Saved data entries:
* start *

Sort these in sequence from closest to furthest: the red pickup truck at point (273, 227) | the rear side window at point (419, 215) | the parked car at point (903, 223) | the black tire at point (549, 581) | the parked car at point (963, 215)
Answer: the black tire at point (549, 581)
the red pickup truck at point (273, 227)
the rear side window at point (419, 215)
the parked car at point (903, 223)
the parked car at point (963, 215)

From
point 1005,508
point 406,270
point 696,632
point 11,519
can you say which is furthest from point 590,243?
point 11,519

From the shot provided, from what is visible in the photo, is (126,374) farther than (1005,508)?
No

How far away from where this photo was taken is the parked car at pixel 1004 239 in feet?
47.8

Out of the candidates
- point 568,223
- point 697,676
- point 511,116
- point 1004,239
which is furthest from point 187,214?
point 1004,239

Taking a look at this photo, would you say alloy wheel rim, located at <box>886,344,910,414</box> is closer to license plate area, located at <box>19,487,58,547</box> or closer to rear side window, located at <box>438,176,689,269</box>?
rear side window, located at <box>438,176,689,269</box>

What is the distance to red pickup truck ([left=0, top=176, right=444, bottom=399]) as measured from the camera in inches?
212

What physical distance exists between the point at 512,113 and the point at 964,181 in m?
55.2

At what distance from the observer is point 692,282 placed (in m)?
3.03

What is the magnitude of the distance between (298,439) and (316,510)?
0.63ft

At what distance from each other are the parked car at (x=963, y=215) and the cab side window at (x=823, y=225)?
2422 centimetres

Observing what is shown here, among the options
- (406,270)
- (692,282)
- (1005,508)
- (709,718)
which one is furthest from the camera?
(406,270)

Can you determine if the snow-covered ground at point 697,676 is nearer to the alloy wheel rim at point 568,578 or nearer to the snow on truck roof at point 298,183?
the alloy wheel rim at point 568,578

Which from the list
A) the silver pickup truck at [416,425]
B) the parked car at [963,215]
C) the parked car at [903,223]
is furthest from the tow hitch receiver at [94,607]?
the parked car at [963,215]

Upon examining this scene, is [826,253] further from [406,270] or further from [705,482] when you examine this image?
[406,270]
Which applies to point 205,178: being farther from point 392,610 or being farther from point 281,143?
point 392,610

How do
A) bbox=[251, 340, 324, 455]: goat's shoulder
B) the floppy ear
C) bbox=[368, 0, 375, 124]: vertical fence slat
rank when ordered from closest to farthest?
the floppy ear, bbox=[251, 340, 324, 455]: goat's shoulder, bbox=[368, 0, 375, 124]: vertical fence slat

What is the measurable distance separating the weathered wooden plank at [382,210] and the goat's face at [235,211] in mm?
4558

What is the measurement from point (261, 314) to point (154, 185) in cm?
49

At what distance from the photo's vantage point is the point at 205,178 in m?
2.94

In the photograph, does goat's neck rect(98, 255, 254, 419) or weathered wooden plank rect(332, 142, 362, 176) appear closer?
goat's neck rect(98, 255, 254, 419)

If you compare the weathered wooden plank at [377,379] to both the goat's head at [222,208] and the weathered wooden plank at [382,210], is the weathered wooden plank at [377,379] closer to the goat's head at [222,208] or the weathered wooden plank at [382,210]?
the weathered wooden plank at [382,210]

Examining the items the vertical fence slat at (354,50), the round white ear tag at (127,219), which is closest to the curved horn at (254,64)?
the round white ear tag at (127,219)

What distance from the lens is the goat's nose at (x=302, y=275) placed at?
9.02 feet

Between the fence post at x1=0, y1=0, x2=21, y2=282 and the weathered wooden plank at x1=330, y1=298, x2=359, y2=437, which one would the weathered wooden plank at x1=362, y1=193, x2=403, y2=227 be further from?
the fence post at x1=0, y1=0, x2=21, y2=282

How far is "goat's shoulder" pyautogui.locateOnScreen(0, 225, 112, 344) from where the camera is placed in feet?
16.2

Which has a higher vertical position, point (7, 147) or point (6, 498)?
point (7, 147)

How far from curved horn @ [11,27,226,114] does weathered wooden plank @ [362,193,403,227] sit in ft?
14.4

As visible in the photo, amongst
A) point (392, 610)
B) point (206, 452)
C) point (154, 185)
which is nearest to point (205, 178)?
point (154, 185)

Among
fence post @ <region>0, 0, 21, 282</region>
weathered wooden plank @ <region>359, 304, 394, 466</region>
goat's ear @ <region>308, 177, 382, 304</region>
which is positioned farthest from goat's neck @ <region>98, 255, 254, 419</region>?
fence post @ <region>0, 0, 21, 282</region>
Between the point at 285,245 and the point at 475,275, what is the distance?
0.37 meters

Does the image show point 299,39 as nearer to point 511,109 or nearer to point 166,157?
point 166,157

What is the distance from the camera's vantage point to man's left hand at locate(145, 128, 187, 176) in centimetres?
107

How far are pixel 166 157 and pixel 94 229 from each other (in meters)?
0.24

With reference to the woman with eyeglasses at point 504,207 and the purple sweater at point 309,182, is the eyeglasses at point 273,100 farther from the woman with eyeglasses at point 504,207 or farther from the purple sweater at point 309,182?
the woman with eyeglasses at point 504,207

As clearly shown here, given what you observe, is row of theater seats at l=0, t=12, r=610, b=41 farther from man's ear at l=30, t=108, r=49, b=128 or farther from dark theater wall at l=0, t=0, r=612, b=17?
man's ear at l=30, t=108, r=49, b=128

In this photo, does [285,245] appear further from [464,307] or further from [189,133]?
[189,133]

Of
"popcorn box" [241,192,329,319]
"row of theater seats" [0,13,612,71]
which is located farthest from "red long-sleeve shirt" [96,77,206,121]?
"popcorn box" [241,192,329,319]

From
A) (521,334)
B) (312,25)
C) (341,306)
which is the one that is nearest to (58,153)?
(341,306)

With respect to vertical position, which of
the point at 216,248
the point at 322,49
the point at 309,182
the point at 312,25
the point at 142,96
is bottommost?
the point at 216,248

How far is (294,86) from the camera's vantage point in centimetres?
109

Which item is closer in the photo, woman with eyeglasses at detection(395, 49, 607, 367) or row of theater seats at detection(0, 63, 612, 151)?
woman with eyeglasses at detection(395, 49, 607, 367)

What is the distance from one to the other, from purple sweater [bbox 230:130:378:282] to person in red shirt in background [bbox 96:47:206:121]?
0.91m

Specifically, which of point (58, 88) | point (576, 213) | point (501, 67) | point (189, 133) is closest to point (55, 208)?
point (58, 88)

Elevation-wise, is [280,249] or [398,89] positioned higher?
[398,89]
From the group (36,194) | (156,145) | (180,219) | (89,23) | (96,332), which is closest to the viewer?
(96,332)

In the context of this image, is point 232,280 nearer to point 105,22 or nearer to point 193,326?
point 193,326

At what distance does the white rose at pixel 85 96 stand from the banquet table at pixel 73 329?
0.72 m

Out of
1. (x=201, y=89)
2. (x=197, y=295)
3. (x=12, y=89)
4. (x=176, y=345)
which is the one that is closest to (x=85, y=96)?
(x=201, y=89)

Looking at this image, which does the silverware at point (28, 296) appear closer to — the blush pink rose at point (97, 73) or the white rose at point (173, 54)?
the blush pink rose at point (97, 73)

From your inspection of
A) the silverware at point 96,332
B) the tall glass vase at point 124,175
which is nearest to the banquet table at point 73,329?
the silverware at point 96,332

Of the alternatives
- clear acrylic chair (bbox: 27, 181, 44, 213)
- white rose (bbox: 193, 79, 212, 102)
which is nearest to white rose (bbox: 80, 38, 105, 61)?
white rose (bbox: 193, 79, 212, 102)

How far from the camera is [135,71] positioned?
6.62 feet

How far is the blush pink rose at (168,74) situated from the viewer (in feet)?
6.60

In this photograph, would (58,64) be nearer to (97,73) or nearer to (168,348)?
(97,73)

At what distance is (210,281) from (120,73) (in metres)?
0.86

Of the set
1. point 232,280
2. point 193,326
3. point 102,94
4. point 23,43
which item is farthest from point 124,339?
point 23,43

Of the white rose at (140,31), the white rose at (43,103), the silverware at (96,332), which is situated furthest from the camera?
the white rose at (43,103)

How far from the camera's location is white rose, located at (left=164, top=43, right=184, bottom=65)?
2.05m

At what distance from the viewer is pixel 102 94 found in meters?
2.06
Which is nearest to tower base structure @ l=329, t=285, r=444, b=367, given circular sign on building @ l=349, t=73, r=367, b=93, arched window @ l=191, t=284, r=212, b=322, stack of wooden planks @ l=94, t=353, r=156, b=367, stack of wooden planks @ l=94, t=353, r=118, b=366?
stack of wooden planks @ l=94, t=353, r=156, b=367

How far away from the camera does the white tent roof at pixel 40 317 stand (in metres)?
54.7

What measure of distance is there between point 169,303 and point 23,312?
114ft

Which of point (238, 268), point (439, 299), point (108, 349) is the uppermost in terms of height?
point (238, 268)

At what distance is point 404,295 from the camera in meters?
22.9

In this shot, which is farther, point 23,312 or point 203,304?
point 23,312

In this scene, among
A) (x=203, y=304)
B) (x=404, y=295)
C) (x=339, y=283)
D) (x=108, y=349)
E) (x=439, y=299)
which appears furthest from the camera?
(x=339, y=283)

* end *

▶ [Given problem]: Starting at the line with "How far away from the", copy every line up to and including the last one in the entries above.

▶ [Solution for this problem]:
How far away from the camera does the white tent roof at pixel 40 317 stand (in metres)?
54.7

What measure of distance is there between point 169,303 and point 23,312?
114ft

Which of point (238, 268), point (439, 299), point (108, 349) is the uppermost in terms of height?
point (238, 268)

At what distance is point 404,295 from the camera in meters?
22.9

In this shot, which is farther, point 23,312 or point 203,304?
point 23,312

In this scene, among
A) (x=203, y=304)
B) (x=404, y=295)
C) (x=339, y=283)
D) (x=108, y=349)
E) (x=439, y=299)
which appears furthest from the camera?
(x=339, y=283)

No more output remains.